In the entries below, find the line with "Pegatina ¡Presidente del" and the line with "197 lbs Rr Rnd". Reproduce those two lines and every line between them exactly, and nothing more.

**Data for the task**

- Opening Delimiter -

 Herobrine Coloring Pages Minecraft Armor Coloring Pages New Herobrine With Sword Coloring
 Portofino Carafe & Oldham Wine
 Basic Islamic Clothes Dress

- Closing Delimiter -
- Opening Delimiter -

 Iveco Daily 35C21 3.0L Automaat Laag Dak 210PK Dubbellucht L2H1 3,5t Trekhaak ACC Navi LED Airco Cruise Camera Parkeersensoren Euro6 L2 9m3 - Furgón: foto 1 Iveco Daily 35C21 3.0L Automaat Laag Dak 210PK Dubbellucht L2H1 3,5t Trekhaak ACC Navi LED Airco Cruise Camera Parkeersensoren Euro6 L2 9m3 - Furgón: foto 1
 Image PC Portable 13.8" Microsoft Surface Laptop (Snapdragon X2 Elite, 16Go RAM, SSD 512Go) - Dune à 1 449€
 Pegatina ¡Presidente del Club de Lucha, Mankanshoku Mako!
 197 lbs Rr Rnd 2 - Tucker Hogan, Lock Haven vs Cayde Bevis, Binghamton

- Closing Delimiter -

**Answer box**
 Pegatina ¡Presidente del Club de Lucha, Mankanshoku Mako!
 197 lbs Rr Rnd 2 - Tucker Hogan, Lock Haven vs Cayde Bevis, Binghamton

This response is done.